Дрожал Гришка под цепкой мотькиной рукой мелкой дрожью, и пот лился градом по худым щекам. Только ночью приходил он в себя и, откинув одеяло, смотрел смотрел сквозь решетчатое окно на поблескивающие в далекой тьме звезды. Были они мучительно недосягаемы, и, прикладывая руку к сердцу, чувствовал Григорий — бьются оно медленно и неохотно. Неужели никогда больше не увидеть ему звездного шатра во всю ширь, во всю темь, дальнюю и теплую? Тосковал ночами сильно и болезненно и засыпал только под утро.
Но однажды глухой ночью увидел Гришка над собой два блестящих глаза.
— Аль не спитца, ваше благородие?
Было что-то в лице Мотьки, от чего отшатнулся Гришка в ужасе.

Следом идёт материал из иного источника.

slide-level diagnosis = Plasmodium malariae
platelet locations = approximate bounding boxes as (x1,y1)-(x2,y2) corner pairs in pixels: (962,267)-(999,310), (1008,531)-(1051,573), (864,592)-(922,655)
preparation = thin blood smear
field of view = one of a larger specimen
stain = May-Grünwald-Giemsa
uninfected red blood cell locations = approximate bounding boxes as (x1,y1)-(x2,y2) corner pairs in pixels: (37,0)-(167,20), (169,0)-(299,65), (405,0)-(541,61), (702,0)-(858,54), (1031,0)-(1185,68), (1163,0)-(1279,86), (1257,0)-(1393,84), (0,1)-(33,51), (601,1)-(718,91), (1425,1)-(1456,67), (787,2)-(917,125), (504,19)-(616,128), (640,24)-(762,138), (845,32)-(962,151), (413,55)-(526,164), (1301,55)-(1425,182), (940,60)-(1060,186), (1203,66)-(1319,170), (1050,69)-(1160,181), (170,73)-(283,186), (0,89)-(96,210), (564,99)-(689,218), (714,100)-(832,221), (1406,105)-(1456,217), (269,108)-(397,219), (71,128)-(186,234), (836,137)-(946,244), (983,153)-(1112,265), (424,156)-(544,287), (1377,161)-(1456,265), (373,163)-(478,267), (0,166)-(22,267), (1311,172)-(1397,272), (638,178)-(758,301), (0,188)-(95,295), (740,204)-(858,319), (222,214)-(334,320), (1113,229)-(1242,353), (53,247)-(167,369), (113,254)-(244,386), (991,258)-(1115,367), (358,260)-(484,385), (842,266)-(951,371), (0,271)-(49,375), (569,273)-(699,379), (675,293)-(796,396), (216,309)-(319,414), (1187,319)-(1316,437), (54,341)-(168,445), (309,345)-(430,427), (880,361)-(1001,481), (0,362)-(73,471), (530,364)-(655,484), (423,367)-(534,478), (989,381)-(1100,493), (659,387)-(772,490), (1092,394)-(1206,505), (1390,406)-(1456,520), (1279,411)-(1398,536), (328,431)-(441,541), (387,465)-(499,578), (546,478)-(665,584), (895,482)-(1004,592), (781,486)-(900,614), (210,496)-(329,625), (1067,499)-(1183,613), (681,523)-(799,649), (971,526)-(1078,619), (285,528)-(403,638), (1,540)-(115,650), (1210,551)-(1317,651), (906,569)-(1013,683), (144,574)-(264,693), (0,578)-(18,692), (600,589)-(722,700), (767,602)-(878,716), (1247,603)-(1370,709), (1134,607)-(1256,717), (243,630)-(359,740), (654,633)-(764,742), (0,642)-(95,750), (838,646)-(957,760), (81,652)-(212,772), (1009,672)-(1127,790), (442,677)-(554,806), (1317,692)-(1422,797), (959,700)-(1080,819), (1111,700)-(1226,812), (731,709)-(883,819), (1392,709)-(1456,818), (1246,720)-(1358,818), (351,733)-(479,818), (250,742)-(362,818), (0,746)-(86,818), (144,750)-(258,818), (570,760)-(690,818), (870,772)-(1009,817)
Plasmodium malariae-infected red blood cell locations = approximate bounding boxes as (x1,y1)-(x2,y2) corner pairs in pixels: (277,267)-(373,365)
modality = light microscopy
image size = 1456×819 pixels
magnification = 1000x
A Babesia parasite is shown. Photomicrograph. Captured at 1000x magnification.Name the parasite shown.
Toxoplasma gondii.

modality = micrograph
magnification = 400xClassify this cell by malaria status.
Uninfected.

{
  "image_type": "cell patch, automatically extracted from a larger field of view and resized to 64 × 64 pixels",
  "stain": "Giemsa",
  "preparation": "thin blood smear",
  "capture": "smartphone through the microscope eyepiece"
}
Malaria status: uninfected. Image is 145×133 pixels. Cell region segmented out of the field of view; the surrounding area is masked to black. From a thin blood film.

Он натянул на себя одеяло и спросил с тоскливой дрожью в голосе:
— Что тебе нужно?
Лицо Мотьки исказила злая улыбка.
— А вот чевой-то и мне не спитца. Хочу я малость поговорить с вашим благородием об одном дельце.
Мотька быстрым движением спустил ноги и спрыгнул на тришкину койку. Гришка шарахнулся в сторону, но уперся в стену и, дрожа всем телом, смотрел в склоненное над ним мотькино лицо. Он знал, что должно произойти что-то страшное, что это страшное он предчувствовал с той самой минуты, как увидел Мотьку в тюрьме. Теперь оно приближалось, оно смотрело на него из налитых ненавистью мотькиных глаз, из перекошенного в страшной улыбке рта. Вот задвигался этот рот, и тихий, вздрагивающий шопот наполнил его уши. Мотька заговорил. Что он говорил в эту ночь, сидя скорчившись на гришкиной койке, никто, кроме самого Гришки, не знал, но и тот рассказать об этом не смог бы, так как на-утро в беспамятстве его стащили в исправдомский лазарет.
У него открылась белая горячка. Гришка рвался с постели и вопил дико и отрывисто, по-волчьи. Так продолжалось четыре дня. Потом затих. Пролежал сутки бед движения. Смерть отошла от постели. Жизнь со смутным, нерадостным вздохом вернулась и начала нехотя наполнять остатки гришкиного тела обычными желаниями и потребностями. До этого единственным желанием вздыбившегося судорогой тела его было не сгореть в охватившем его огне. Но это прошло, и снова явились более мелкие желания двигаться, есть, дышать, глядеть, существовать… даже ничего не делать, только существовать.